Brief:
Reproduce the records below verbatim, from their first line through the line that contains "14.1 meters", including both of those lines.
━━━━━━━━
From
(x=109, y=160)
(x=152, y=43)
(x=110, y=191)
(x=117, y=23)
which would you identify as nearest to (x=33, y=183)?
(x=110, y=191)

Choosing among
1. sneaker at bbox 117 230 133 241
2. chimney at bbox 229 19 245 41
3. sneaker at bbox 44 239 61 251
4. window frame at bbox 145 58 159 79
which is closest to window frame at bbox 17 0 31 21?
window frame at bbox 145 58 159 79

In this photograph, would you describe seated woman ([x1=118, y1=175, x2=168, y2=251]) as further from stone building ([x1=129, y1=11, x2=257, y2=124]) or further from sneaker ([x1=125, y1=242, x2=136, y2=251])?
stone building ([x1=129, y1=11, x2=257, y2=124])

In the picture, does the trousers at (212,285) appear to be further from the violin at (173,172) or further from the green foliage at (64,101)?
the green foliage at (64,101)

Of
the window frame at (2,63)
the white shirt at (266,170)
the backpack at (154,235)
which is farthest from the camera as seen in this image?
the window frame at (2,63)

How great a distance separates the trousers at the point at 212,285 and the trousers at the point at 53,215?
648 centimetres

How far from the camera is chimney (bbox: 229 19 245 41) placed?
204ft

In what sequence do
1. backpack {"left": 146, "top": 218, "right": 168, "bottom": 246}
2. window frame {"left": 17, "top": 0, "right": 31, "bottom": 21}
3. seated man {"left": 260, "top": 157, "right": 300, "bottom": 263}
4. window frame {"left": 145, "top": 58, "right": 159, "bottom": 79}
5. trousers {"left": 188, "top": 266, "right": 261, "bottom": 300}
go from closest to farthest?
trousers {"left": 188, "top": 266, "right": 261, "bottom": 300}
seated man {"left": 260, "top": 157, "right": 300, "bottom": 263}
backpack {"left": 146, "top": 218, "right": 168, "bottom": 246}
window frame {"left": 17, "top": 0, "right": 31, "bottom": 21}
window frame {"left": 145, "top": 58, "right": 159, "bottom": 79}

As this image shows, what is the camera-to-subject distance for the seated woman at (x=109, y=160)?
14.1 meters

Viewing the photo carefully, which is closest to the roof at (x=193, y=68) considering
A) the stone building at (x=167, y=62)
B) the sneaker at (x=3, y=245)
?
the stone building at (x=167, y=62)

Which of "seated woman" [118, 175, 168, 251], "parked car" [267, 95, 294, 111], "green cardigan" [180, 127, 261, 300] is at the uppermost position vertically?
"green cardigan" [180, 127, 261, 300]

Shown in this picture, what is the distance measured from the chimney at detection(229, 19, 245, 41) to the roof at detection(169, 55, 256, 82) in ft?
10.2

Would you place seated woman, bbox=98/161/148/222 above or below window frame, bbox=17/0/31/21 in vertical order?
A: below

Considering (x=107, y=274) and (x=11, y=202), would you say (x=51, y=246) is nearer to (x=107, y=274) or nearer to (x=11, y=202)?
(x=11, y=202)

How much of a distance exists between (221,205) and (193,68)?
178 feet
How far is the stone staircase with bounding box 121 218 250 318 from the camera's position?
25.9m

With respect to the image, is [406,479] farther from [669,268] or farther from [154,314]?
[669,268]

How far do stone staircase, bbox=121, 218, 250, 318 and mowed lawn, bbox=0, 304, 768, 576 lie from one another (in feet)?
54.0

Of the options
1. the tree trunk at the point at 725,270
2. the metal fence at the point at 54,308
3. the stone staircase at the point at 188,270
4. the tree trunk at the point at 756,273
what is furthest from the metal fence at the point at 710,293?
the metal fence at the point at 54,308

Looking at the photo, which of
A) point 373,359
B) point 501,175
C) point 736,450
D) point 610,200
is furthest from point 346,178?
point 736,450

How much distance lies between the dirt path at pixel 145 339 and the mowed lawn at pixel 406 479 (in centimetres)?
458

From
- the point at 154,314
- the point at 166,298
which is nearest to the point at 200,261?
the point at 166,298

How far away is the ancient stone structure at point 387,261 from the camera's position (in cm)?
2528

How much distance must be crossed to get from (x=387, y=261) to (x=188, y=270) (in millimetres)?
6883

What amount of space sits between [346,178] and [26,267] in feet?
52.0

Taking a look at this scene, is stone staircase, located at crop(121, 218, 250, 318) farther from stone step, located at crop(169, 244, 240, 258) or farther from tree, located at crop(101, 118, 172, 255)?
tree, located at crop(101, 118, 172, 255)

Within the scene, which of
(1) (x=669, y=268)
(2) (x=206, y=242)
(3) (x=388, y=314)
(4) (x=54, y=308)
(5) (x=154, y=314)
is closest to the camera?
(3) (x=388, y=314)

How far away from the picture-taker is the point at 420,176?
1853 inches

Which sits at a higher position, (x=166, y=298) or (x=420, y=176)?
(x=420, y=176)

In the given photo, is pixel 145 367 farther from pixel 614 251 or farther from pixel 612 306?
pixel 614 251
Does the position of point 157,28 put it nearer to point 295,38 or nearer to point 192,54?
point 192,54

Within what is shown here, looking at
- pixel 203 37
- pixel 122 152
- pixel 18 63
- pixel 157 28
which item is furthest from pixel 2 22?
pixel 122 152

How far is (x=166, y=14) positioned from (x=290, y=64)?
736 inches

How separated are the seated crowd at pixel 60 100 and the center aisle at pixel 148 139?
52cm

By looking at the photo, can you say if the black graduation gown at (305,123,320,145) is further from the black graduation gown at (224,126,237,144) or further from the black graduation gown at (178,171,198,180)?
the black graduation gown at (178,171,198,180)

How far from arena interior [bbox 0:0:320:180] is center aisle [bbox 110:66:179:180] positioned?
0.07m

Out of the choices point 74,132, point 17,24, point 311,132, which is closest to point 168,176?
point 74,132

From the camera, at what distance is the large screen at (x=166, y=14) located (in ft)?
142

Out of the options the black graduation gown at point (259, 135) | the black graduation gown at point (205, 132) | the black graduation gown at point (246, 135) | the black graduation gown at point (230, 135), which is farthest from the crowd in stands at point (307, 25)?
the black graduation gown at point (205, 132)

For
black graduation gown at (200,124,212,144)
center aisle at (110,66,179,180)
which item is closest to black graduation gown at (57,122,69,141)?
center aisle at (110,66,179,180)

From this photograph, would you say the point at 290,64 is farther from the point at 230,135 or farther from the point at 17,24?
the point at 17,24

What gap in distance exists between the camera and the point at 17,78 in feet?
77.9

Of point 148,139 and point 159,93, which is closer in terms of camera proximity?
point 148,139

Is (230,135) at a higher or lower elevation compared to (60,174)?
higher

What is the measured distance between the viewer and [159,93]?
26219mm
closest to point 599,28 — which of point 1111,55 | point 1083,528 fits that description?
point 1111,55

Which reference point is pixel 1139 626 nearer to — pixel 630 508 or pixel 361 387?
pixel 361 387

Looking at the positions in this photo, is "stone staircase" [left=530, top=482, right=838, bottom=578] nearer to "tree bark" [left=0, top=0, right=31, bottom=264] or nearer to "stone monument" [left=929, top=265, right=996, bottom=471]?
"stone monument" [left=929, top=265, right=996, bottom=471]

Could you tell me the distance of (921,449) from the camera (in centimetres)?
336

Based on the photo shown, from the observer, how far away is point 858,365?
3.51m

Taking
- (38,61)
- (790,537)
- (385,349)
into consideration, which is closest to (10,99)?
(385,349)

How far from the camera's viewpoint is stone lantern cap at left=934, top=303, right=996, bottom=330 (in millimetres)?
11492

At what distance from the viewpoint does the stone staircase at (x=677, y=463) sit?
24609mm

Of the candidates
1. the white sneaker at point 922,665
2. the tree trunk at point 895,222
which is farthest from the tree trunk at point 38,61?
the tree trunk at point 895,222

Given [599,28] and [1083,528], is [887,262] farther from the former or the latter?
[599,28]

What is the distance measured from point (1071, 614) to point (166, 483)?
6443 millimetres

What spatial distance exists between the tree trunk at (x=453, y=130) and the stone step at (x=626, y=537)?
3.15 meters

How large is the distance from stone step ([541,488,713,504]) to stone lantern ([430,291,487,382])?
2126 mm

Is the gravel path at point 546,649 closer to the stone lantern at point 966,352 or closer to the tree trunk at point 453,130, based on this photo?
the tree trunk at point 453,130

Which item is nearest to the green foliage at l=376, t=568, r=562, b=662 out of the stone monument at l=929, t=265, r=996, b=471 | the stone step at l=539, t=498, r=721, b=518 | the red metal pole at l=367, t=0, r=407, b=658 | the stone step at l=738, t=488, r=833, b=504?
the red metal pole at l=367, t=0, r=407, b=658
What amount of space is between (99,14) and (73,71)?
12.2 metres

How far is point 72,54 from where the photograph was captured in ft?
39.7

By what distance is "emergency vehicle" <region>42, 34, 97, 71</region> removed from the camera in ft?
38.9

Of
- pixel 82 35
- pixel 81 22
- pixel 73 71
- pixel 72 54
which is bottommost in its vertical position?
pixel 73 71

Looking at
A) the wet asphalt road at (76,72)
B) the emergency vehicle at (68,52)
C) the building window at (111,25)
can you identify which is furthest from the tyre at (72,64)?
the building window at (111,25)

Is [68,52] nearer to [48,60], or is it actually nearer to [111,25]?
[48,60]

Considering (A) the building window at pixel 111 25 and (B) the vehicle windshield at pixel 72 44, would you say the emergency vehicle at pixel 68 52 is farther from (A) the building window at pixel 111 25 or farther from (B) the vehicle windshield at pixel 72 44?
━━━━━━━━
Complete answer:
From
(x=109, y=160)
(x=152, y=43)
(x=110, y=191)
(x=117, y=23)
which would you identify as nearest to (x=33, y=183)?
(x=110, y=191)

Choosing among
1. sneaker at bbox 117 230 133 241
2. chimney at bbox 229 19 245 41
3. sneaker at bbox 44 239 61 251
4. window frame at bbox 145 58 159 79
which is closest to window frame at bbox 17 0 31 21?
window frame at bbox 145 58 159 79

In this photograph, would you describe seated woman ([x1=118, y1=175, x2=168, y2=251]) as further from stone building ([x1=129, y1=11, x2=257, y2=124]) or further from sneaker ([x1=125, y1=242, x2=136, y2=251])?
stone building ([x1=129, y1=11, x2=257, y2=124])

In the picture, does the trousers at (212,285) appear to be further from the violin at (173,172) or further from the green foliage at (64,101)?
the green foliage at (64,101)

Of
the window frame at (2,63)
the white shirt at (266,170)
the backpack at (154,235)
which is farthest from the camera as seen in this image?
the window frame at (2,63)

How great a distance separates the trousers at the point at 212,285 and the trousers at the point at 53,215?
648 centimetres

How far from the camera is chimney (bbox: 229 19 245 41) placed?
204ft

In what sequence do
1. backpack {"left": 146, "top": 218, "right": 168, "bottom": 246}
2. window frame {"left": 17, "top": 0, "right": 31, "bottom": 21}
3. seated man {"left": 260, "top": 157, "right": 300, "bottom": 263}
4. window frame {"left": 145, "top": 58, "right": 159, "bottom": 79}
5. trousers {"left": 188, "top": 266, "right": 261, "bottom": 300}
go from closest to farthest?
trousers {"left": 188, "top": 266, "right": 261, "bottom": 300}
seated man {"left": 260, "top": 157, "right": 300, "bottom": 263}
backpack {"left": 146, "top": 218, "right": 168, "bottom": 246}
window frame {"left": 17, "top": 0, "right": 31, "bottom": 21}
window frame {"left": 145, "top": 58, "right": 159, "bottom": 79}

As this image shows, what is the camera-to-subject distance for the seated woman at (x=109, y=160)?
14.1 meters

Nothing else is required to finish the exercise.